A July 8th report from Barclays Equity Research suggests a sea change is coming to European equity markets, and, moreover, the transition from defensive stocks to cyclical stocks is already underway. Barclays analysts Dennis Jose and colleagues argue that the rally in defensives has run its course, and that positive macroeconomic data going forward is setting the table for a rally in European cyclicals.
They outline the basis for their beliefs in the overview of the report: “we think the data surprise index could start to edge up soon. Our economists forecast global growth to accelerate from 1.7% in Q1 to 4.1% in Q4 14, the sharpest pick-up in 3 years. Moreover, there seems to be a certain element of seasonality here – the economic data seem to bottom out in July and improve thereafter. If we are right, cyclicals should outperform.”
Global economic growth likely in 2H
Barclays economists advance the argument that global economic growth in the second half of 2014 will be the strongest in the past three years. The firm’s global GDP forecast anticipates 4% plus growth in the second half of the year, relative to 2.5% in the first half.
Of note, Jose and colleagues project the economic recovery will be broad-based. They believe economic activity will pick up in both the U.S. and Europe, and China as well. Barclays’ economists are projecting 7.4% growth for China in 2H, suggesting a growth rate of 8.5% in the last six months of the year.
Recommend miners and banks among European cyclicals
Jose et al argue investors can “find value in Miners and Banks.” With that idea in mind, the analysts added added Rio Tinto plc (ADR) (NYSE:RIO) (LON:RIO) to their European Recommended portfolio. Related to the this, they also reduced their overall weighting in defensives and took profits on their overweight in Utilities by exiting their natural gas positions.

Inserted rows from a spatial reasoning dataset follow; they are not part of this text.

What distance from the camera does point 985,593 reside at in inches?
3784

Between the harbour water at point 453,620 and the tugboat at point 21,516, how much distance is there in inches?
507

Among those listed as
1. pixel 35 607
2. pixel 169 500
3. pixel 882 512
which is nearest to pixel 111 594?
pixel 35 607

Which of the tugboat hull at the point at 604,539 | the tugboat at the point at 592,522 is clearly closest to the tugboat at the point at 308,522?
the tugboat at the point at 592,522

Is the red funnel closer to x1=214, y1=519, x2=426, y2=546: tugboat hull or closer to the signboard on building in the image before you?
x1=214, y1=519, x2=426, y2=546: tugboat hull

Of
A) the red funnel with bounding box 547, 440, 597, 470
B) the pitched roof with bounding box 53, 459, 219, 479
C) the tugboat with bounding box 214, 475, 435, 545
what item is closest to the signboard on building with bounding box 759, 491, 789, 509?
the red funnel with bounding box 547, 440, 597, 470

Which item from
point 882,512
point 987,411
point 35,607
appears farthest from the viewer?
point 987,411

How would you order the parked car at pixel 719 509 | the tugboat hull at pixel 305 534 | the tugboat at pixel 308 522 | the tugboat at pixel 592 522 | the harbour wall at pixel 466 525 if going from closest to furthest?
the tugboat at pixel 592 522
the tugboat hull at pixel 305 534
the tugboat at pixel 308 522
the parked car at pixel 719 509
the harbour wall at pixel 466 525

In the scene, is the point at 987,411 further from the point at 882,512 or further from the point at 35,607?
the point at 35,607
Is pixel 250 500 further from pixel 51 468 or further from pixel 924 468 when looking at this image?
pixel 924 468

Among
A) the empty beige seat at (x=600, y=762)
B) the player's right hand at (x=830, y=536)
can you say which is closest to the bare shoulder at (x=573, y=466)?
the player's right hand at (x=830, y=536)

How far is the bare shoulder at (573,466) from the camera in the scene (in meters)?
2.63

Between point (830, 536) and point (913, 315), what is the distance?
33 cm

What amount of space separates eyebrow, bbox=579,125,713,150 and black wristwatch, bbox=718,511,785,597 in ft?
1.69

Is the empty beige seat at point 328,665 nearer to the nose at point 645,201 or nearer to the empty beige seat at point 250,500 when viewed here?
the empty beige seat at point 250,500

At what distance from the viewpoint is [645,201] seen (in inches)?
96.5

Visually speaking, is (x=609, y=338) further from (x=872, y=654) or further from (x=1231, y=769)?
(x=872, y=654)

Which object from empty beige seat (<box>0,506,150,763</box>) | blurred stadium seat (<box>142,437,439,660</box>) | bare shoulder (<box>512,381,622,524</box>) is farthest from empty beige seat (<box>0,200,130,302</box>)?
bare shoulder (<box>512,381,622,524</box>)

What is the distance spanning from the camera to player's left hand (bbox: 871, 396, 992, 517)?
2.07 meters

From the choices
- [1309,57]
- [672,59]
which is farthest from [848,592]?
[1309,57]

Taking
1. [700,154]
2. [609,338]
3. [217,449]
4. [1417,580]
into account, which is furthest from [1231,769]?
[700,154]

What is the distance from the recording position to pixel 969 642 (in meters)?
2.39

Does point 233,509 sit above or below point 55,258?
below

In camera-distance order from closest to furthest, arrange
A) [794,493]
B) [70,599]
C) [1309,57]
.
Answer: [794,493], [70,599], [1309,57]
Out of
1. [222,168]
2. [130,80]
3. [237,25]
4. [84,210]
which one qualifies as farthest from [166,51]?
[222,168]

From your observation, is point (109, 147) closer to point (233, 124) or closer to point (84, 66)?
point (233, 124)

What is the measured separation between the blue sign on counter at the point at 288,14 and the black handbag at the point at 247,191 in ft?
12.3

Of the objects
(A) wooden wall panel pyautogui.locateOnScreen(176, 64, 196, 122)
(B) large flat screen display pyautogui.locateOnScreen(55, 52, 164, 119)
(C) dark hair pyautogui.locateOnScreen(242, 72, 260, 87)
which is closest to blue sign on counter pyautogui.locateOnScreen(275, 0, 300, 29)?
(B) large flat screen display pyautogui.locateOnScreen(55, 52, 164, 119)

The analysts offer some insight into their preference for miners and banks among European cyclicals below. “The reason why we prefer the Banks and Materials (particularly the Miners) to Discretionary and Industrials within the cyclicals comes back to our preference for “value”. The Discretionary and Industrials sectors are together trading near the peak multiples seen in the previous two cycles. Therefore they already looking to have somewhat priced in economic recovery. The financials and miners, on the other hand haven’t (Figure 7). In fact,the gap in valuation to their cyclical brethren is near the widest levels seen since 1996.”